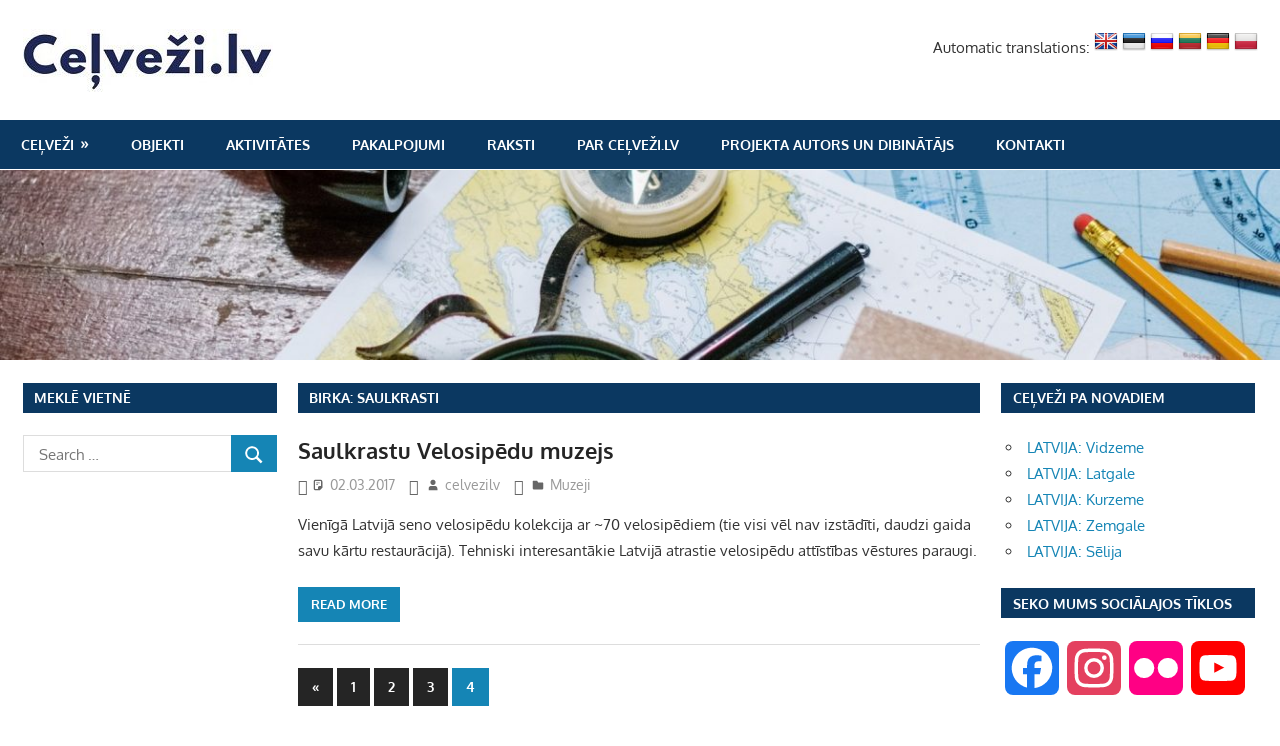

--- FILE ---
content_type: text/html; charset=utf-8
request_url: https://www.google.com/recaptcha/api2/aframe
body_size: 268
content:
<!DOCTYPE HTML><html><head><meta http-equiv="content-type" content="text/html; charset=UTF-8"></head><body><script nonce="3OHTf4yg4VV659GC68TLqA">/** Anti-fraud and anti-abuse applications only. See google.com/recaptcha */ try{var clients={'sodar':'https://pagead2.googlesyndication.com/pagead/sodar?'};window.addEventListener("message",function(a){try{if(a.source===window.parent){var b=JSON.parse(a.data);var c=clients[b['id']];if(c){var d=document.createElement('img');d.src=c+b['params']+'&rc='+(localStorage.getItem("rc::a")?sessionStorage.getItem("rc::b"):"");window.document.body.appendChild(d);sessionStorage.setItem("rc::e",parseInt(sessionStorage.getItem("rc::e")||0)+1);localStorage.setItem("rc::h",'1768263078368');}}}catch(b){}});window.parent.postMessage("_grecaptcha_ready", "*");}catch(b){}</script></body></html>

----------------------------------------

§ To do
Transcribe only the trailing portion of the entries above: the line that contains "content_type: text/html; charset=utf-8" and each line after it.

§ Solution below
content_type: text/html; charset=utf-8
request_url: https://www.google.com/recaptcha/api2/aframe
body_size: 268
content:
<!DOCTYPE HTML><html><head><meta http-equiv="content-type" content="text/html; charset=UTF-8"></head><body><script nonce="3OHTf4yg4VV659GC68TLqA">/** Anti-fraud and anti-abuse applications only. See google.com/recaptcha */ try{var clients={'sodar':'https://pagead2.googlesyndication.com/pagead/sodar?'};window.addEventListener("message",function(a){try{if(a.source===window.parent){var b=JSON.parse(a.data);var c=clients[b['id']];if(c){var d=document.createElement('img');d.src=c+b['params']+'&rc='+(localStorage.getItem("rc::a")?sessionStorage.getItem("rc::b"):"");window.document.body.appendChild(d);sessionStorage.setItem("rc::e",parseInt(sessionStorage.getItem("rc::e")||0)+1);localStorage.setItem("rc::h",'1768263078368');}}}catch(b){}});window.parent.postMessage("_grecaptcha_ready", "*");}catch(b){}</script></body></html>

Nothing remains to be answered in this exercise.